--- 提供テキスト ---
──────────────────────────────

色彩⑥「色彩の人間活動への影響(ⅲ)」
人間が、いかに色彩に影響されるかの「洗剤の効能」に関する実験結果があります。黄色、青色、青に黄色を少しあしらった色の3つの箱に同じ洗剤を入れ、被験者(実験協力者)たちに中身が同じであることを告げずに、3週間使用してもらい評価してもらったところ、被験者の過半数の判定結果は、黄色の箱の洗剤は「強すぎる」、青い箱は「汚れがよく落ちない」、そして青に黄をあしらった箱は「よい」とか、何と「すばらしい」まであったそうです。
●私たちも、この実験のように、色彩の魔術に踊らされているのでしょうね。そのからくりに迫るべく、親しみのある「虹」のスペクトルと、メーカー各社のカラー戦略をからませて、以下に展開してみます。なお、カラー戦略にはモノトーン事例が2つ付いておりましたので、これも併せ紹介いたします。
虹は日本では7色、アメリカ・イギリスでは6色、2色とする民族も
ニュートンは、色彩を赤橙黄緑青藍紫に分類し、この7色を当時知られていた7つの惑星と、音楽の7音階になぞらえました。これは日本人が虹の色を7色と見る感覚と一緒です。ところが、アメリカ人・イギリス人は、青と藍をブルー(青)とするため6色です。そして、まだまだ世界は広いのですね。リベリア・バッサ族は、色彩を「フイ(青色系)」と「ジザ(黄色系)」の2つに分類し、ローデシアのショーナ族は、3つに分類するそうです。ですから、彼らが虹を見た時には、2つもしくは3つの色彩となります。多分メーカーのカラー戦略には乗せられない人たちでしょう。(※1)
虹の7色(可視スペクトル)に人間の情動は影響を受けている(※2・3)
赤色には精神的興奮作用がある:赤色は、生命力、再生、生存を象徴する。力と粘り強さが必要なときに、赤色に浸かるとよい。
橙色は暖かく、陽気で情緒的である:仕事やプライベートな生活の中で人の気を引きたいとき、橙色に浸かるとよい。
カラー戦略◆基本的に食欲を表す色は赤系です。レストランの基本色によく見られ、テーブルクロスも赤かオレンジが多い。衝動感を誘発するのにも良く使われます。商品ではカルビーの「かっぱえびせん」のパッケージ、キリンビバレッジの「温・野菜100」という温かい野菜ジュースなどが成功例の1つです。オレンジ系ではカゴメの野菜ジュース「野菜生活 黄の野菜」など。市販の風邪薬にもオレンジ系が目立つのは、身体を温めて元気になる、というイメージを伝えているのです。
黄色は感受性が強く、インスピレーションを湧かせる:直感を働かせたいとき、新しいアイデアやコンセプトを考え出す必要があるとき、黄色に浸かるとよい。

──────────────────────────────

--- 提供情報 ---
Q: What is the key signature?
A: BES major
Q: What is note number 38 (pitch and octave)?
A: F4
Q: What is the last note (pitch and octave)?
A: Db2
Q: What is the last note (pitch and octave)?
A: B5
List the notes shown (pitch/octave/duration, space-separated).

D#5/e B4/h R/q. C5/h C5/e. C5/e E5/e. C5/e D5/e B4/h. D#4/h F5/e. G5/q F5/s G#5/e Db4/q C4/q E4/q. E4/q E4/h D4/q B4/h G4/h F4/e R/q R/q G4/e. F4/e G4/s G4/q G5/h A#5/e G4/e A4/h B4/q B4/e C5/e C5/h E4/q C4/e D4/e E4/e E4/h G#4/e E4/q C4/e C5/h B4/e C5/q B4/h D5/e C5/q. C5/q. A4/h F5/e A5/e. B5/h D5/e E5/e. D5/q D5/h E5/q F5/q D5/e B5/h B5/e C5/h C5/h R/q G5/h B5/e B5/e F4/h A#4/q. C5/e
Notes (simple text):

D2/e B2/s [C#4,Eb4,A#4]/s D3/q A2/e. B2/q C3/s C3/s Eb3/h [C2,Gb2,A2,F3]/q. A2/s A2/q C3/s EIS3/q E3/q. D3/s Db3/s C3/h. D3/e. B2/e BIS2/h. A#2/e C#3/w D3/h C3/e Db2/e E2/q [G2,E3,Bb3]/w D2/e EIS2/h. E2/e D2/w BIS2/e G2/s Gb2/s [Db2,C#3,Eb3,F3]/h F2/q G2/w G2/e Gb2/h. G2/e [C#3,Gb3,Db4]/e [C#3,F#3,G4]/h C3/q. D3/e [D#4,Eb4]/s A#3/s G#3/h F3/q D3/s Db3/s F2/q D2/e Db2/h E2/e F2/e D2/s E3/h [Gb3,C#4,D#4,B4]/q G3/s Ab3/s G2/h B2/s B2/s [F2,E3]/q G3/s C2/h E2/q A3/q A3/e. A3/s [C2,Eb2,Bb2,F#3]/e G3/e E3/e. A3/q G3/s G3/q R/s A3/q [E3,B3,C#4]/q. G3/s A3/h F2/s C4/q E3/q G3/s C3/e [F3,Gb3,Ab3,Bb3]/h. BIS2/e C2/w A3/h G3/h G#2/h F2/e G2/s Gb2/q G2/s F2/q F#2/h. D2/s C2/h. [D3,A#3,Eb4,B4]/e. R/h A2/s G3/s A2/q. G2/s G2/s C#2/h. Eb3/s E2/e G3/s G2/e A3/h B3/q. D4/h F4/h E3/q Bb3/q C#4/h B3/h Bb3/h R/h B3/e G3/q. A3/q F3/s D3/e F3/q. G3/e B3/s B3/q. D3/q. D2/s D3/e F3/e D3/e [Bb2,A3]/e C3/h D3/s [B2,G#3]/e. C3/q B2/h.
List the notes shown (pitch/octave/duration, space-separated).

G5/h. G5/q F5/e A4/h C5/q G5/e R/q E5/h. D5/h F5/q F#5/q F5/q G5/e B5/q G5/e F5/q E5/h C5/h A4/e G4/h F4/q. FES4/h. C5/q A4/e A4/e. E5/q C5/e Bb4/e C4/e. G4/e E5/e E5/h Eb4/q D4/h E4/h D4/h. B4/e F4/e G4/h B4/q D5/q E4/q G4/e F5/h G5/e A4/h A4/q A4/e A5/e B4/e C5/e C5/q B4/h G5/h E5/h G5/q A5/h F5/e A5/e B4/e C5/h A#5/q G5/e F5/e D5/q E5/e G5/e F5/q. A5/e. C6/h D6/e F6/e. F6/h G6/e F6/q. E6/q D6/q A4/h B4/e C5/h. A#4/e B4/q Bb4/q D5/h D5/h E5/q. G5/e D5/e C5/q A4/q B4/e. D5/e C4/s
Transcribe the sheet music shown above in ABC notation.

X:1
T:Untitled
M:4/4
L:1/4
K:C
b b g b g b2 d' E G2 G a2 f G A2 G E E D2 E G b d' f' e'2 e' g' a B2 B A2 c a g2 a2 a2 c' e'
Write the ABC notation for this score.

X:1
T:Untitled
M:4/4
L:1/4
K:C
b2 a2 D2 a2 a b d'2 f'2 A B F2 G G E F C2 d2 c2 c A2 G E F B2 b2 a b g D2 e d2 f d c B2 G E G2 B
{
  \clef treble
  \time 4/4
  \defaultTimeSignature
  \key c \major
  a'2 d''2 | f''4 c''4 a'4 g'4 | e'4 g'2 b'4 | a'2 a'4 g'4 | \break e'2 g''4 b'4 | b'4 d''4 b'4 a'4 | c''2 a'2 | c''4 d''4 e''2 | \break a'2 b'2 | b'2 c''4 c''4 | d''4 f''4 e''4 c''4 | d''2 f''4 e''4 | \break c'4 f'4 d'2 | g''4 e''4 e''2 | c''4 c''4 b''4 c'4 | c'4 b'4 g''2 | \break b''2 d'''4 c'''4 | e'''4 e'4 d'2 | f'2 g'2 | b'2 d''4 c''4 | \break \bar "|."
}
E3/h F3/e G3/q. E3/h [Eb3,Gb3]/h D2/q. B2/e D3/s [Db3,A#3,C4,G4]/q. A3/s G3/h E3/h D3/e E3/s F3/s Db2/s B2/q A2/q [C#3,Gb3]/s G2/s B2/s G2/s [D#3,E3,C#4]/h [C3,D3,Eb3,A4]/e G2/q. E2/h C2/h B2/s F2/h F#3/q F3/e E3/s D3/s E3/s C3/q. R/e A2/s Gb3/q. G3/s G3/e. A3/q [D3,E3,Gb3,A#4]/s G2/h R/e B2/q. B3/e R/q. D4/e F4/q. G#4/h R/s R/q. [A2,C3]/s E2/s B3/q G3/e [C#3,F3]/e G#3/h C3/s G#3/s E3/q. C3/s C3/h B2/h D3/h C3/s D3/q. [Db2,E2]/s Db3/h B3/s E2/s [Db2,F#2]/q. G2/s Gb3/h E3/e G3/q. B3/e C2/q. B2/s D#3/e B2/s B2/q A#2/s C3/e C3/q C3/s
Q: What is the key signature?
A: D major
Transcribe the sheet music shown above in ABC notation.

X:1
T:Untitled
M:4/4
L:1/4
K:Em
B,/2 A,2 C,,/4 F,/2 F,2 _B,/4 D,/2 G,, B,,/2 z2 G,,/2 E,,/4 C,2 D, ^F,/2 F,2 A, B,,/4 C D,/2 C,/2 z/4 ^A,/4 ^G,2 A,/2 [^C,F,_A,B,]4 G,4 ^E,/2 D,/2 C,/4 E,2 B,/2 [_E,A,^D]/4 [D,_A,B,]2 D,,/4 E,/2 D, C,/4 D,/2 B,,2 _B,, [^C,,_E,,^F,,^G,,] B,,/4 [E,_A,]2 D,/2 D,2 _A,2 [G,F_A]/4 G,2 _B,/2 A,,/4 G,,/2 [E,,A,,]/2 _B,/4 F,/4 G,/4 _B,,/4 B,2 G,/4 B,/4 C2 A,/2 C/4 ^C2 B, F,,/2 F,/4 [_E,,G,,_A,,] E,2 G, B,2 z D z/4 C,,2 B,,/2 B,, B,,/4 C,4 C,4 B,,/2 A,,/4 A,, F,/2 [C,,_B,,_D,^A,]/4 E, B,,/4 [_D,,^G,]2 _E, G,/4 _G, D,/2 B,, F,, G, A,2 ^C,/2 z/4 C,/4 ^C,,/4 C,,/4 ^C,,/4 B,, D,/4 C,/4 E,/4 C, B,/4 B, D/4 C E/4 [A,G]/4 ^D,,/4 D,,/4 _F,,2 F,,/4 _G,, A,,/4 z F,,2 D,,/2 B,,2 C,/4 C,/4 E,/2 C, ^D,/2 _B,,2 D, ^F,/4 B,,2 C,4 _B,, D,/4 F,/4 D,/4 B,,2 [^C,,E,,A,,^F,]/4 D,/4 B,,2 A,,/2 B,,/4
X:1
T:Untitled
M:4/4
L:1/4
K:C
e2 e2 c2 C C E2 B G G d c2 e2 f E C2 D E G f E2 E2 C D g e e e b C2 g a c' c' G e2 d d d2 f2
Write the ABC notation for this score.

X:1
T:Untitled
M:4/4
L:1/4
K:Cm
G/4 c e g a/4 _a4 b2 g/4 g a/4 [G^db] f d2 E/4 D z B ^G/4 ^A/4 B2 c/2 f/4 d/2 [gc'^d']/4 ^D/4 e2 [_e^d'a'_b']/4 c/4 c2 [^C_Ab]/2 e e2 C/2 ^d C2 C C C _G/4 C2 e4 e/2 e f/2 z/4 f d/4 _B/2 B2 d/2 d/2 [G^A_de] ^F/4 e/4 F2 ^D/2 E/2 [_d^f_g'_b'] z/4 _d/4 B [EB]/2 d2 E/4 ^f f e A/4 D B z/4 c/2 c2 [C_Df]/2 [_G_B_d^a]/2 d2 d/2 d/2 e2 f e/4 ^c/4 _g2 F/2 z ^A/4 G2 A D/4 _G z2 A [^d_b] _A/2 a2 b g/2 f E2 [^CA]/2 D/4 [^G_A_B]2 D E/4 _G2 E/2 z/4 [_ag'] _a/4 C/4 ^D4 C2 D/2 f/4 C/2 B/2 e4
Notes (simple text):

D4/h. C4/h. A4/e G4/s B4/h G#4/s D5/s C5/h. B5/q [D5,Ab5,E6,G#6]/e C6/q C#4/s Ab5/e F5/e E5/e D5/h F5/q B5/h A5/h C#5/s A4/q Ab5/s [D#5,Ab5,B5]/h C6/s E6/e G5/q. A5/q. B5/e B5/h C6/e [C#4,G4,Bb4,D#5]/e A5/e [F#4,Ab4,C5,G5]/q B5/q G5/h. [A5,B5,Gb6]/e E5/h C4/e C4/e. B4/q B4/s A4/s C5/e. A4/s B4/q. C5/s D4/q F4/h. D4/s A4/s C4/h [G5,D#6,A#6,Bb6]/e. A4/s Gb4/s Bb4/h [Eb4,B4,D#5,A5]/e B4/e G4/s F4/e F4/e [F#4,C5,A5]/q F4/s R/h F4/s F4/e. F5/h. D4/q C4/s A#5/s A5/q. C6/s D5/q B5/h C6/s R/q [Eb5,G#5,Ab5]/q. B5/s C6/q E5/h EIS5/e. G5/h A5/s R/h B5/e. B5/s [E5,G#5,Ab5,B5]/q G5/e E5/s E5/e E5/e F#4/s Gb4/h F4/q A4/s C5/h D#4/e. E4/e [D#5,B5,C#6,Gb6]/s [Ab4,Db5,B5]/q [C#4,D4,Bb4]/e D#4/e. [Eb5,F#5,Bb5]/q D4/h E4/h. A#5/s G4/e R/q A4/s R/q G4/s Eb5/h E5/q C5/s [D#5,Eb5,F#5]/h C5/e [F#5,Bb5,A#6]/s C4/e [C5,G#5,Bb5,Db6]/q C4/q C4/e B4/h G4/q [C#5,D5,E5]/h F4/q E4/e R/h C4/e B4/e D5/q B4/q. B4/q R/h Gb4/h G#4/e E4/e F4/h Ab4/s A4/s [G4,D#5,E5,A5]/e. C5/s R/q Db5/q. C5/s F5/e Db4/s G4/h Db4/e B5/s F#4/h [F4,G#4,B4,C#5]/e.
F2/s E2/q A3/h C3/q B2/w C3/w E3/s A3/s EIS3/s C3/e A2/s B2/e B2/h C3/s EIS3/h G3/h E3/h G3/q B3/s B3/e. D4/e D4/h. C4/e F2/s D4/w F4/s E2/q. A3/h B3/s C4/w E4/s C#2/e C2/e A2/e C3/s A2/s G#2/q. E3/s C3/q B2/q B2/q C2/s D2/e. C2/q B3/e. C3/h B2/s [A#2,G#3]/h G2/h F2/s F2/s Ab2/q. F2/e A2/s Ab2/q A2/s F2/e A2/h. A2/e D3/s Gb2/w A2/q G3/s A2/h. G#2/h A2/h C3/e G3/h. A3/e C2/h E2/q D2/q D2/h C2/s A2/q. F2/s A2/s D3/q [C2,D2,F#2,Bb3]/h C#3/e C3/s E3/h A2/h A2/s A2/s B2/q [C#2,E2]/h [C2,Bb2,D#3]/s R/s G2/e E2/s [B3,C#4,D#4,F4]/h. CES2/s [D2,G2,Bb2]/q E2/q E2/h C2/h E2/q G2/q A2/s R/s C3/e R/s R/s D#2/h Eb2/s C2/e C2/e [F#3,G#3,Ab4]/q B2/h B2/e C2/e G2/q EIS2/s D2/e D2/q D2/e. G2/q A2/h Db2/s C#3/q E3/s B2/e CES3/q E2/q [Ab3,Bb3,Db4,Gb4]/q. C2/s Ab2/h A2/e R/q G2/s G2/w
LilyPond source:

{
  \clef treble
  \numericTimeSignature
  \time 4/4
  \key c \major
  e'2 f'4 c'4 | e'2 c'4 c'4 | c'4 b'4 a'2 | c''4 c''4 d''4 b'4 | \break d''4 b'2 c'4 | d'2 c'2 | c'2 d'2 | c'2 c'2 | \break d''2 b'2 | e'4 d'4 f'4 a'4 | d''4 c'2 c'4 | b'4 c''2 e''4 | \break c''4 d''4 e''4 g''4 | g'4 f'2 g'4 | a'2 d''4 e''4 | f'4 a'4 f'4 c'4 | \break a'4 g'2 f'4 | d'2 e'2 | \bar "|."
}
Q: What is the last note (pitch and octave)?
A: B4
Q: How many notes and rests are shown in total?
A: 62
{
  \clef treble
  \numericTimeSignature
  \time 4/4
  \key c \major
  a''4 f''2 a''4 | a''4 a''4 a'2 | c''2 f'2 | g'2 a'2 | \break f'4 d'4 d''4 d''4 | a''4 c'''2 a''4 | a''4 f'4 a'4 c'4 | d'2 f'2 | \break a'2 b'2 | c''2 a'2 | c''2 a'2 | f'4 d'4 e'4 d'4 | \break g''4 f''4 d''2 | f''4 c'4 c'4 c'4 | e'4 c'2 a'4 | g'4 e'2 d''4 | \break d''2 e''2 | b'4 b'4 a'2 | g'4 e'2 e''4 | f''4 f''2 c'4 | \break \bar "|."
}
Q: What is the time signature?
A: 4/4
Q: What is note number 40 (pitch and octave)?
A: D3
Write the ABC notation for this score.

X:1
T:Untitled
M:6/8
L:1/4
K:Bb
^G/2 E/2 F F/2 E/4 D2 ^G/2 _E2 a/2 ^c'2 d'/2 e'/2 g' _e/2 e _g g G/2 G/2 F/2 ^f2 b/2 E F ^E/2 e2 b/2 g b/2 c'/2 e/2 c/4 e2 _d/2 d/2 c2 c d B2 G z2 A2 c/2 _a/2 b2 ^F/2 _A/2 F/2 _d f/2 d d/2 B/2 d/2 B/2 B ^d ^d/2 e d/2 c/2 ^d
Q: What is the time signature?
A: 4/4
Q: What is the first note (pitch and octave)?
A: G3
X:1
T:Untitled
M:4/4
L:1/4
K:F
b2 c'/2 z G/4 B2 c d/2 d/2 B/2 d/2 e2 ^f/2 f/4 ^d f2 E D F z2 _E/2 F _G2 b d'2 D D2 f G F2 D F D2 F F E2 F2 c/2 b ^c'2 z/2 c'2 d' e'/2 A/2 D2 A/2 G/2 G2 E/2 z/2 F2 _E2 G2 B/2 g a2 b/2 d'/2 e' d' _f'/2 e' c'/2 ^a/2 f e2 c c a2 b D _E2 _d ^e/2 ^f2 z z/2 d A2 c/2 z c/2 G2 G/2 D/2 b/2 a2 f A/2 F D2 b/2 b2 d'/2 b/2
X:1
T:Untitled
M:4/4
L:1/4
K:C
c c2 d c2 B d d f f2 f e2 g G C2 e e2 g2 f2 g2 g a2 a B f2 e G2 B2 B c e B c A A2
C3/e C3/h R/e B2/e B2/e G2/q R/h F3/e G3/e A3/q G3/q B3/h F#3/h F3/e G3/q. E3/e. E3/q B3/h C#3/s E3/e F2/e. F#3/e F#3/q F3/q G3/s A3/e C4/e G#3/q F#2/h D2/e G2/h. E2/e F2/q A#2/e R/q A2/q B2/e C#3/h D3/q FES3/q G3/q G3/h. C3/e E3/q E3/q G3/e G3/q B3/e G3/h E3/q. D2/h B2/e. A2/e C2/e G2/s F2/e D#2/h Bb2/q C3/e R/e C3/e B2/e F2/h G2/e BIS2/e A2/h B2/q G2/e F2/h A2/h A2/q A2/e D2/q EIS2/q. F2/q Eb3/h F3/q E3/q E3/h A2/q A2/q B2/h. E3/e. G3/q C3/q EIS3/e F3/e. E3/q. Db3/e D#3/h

──────────────────────────────

--- 課題 ---
色彩についての文章のうち「色彩⑥「色彩の人間活動への影響(ⅲ)」」から「いとき、橙色に浸かるとよい。」までの部分を、「被験者」を「参加者」に差し替えてもう一度書いてください。

--- 正解 ---
色彩⑥「色彩の人間活動への影響(ⅲ)」
人間が、いかに色彩に影響されるかの「洗剤の効能」に関する実験結果があります。黄色、青色、青に黄色を少しあしらった色の3つの箱に同じ洗剤を入れ、参加者(実験協力者)たちに中身が同じであることを告げずに、3週間使用してもらい評価してもらったところ、参加者の過半数の判定結果は、黄色の箱の洗剤は「強すぎる」、青い箱は「汚れがよく落ちない」、そして青に黄をあしらった箱は「よい」とか、何と「すばらしい」まであったそうです。
●私たちも、この実験のように、色彩の魔術に踊らされているのでしょうね。そのからくりに迫るべく、親しみのある「虹」のスペクトルと、メーカー各社のカラー戦略をからませて、以下に展開してみます。なお、カラー戦略にはモノトーン事例が2つ付いておりましたので、これも併せ紹介いたします。
虹は日本では7色、アメリカ・イギリスでは6色、2色とする民族も
ニュートンは、色彩を赤橙黄緑青藍紫に分類し、この7色を当時知られていた7つの惑星と、音楽の7音階になぞらえました。これは日本人が虹の色を7色と見る感覚と一緒です。ところが、アメリカ人・イギリス人は、青と藍をブルー(青)とするため6色です。そして、まだまだ世界は広いのですね。リベリア・バッサ族は、色彩を「フイ(青色系)」と「ジザ(黄色系)」の2つに分類し、ローデシアのショーナ族は、3つに分類するそうです。ですから、彼らが虹を見た時には、2つもしくは3つの色彩となります。多分メーカーのカラー戦略には乗せられない人たちでしょう。(※1)
虹の7色(可視スペクトル)に人間の情動は影響を受けている(※2・3)
赤色には精神的興奮作用がある:赤色は、生命力、再生、生存を象徴する。力と粘り強さが必要なときに、赤色に浸かるとよい。
橙色は暖かく、陽気で情緒的である:仕事やプライベートな生活の中で人の気を引きたいとき、橙色に浸かるとよい。